Tad Stryker: Pipeline Potential for Nebraska Football
The Raiola Effect is real, but no more real than Husker Nation’s desire to rebuild the Pipeline.
Hundreds of red-clad fans seemed to have both in mind when they converged on the brand-new Osborne Legacy Complex late the afternoon of Friday, July 26.
The gathering was a response to a tweet sent less than 24 hours earlier by freshman quarterback Dylan Raiola asking Husker fans to “Welcome David Sanders HOME to Lincoln.”
So when an SUV limousine appropriately monsterous enough to comfortably seat a 6-foot-6, 290-pounder rated as the best offensive tackle in the 2025 recruiting class — and his family — slowly pulled up east of Memorial Stadium, he stepped out to applause and chants of “Go Big Red!”

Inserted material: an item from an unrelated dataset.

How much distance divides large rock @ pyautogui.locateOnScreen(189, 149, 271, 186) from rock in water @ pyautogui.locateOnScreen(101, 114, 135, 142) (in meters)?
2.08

It was a spontaneous and impressive reception for the five-star prospect from Charlotte, North Carolina, but certainly not an overwhelming turnout on a hot, humid workday afternoon. If the programs battling NU for Sanders’ services —Tennessee, Ohio State and Georgia — want to paint Nebraska as a program with overperforming fans and an underperforming team, they could legitimately point to a past decade of game results as long as your arm, but this particular event would not be the occasion to use. If the Huskers get lucky, Mom Sanders will read the crowd as warm and sincere.
Matt Rhule and his 2024 Huskers have a season of work ahead to start chipping away at that narrative. Meanwhile, Rhule and his staff are building their 2025 class, and Sanders likely would be the standout of the bunch should he decide to sign with the Big Red in December. Then again, that honor could go to another five-star tackle, 6-7, 300-pound Jackson Cantwell of Nixa, Missouri.
It’s high time that Nebraska got excited about its offensive line again, and if nothing else, this day awoke memories of numerous Husker Outland and Lombardi trophy winners whose names and highlights were flashing on the huge video screen visible through the glass facade of the Osborne Legacy Complex as the Sanders entourage pulled up. Will Nebraska sign another Dave Rimington, Will Shields, Toniu Fonoti or Zach Wiegert soon?
Dylan Raiola hopes so; it would certainly help his own cause, and his peer recruiting efforts may be the biggest reason the Huskers are even in the conversation for players like Sanders and Cantwell.
Don’t discount Justin St. Clair in the recruitment of Cantwell, a track athlete who’s elite in his specialty event, the shot put, as was his mother, the former Teri Steer of Crete. St. Clair just led his NU men’s track and field team to a second consecutive Big Ten outdoor championship and is among the best weights coaches in the nation. His collaboration with Rhule on bringing in a prime two-sport athlete could make the difference, because Nebraska has already proven it will let its football players double up in another sport if the talent is there.
Rhule, offensive line coach Donovan Raiola and much of his staff were on hand to shake hands and pose for photos as they waited for the Sanders entourage to arrive. Rhule, along with coach and quarterback Raiola, are making headway on fixing the worst problem of that underperforming decade: an o-line that was pillow-soft under Mike Riley and skittishly penalty-prone under Scott Frost.
Rhule is working hard to upgrade the o-line. He landed an solid batch in his 2024 class, highlighted by Grant Brix and Preston Taumua.
In the 2025 class, OT Shawn Hammerbeck of Winner, South Dakota, and interior lineman Houston Kaahaaina-Torres of Honolulu have already verbally committed, and the Rhule/Raiola conglomerate is in hot pursuit of Cantwell, who has offers from Georgia, Alabama, LSU and Florida among others, although Cantwell may be as interested in his home state Missouri Tigers as any other SEC school.
While it’s refreshing just to see the Huskers on the short list of multiple top o-line prospects this late in the cycle, closing on either Sanders or Cantwell would signal an unmistakably big step toward making Husker fans’ feverish Pipeline restoration dreams a reality.